Thursday, October 17, 2013

Property Distribution in Divorce Proceedings

     Indiana follows the "one-pot theory" with respect to marital property. Therefore, any assets and debts brought into the marriage or acquired during the marriage are subject to division by the court. Assets include items such as personal property, real estate, bank accounts, inheritances, retirement accounts, business interests and intangible property. Debts include items such as credit cards, loans, mortgages, student loans and promissory notes.

     It is presumed that a 50/50 distribution of the marital assets and debts is just and reasonable in all divorce actions. However, a party may challenge this presumed distribution by offering evidence to the court that a 50/50 distribution would not be just and reasonable in their particular case. Relevant factors that could justify a deviation are set forth in Indiana Code Sec.31-15-7-5 and include the following:

"(1) The contribution of each spouse to the acquisition of the property, regardless of whether the contribution was income producing.

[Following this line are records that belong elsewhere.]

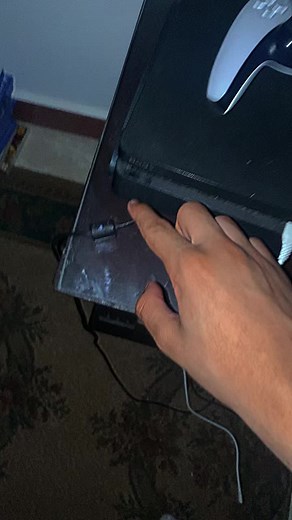 Red Dead Revolver PS4 - Buy Now on PlayStation Store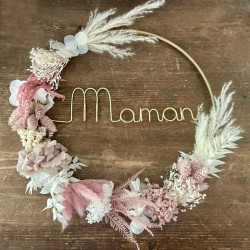 cadeau prénom original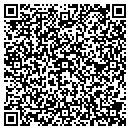 QR code with Comfort AC & Shtmtl contacts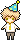 ���̃N�}���t���t�I�G�肽�����I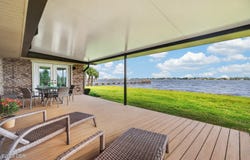 22 Emerald Circle, Ormond Beach, FL 32174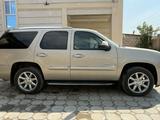 GMC Yukon 2006 года за 13 500 000 тг. в Актау – фото 3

(2) The extent to which the property was acquired by each spouse:


(A) before the marriage; or


(B) through inheritance or gift.


(3) The economic circumstances of each spouse at the time the disposition of the property is to become effective, including the desirability of awarding the family residence or the right to dwell in the family residence for such periods as the court considers just to the spouse having custody of any children.


(4) The conduct of the parties during the marriage as related to the disposition or dissipation of their property.


(5) The earnings or earning ability of the parties as related to:


(A) a final division of property; and


(B) a final determination of the property rights of the parties."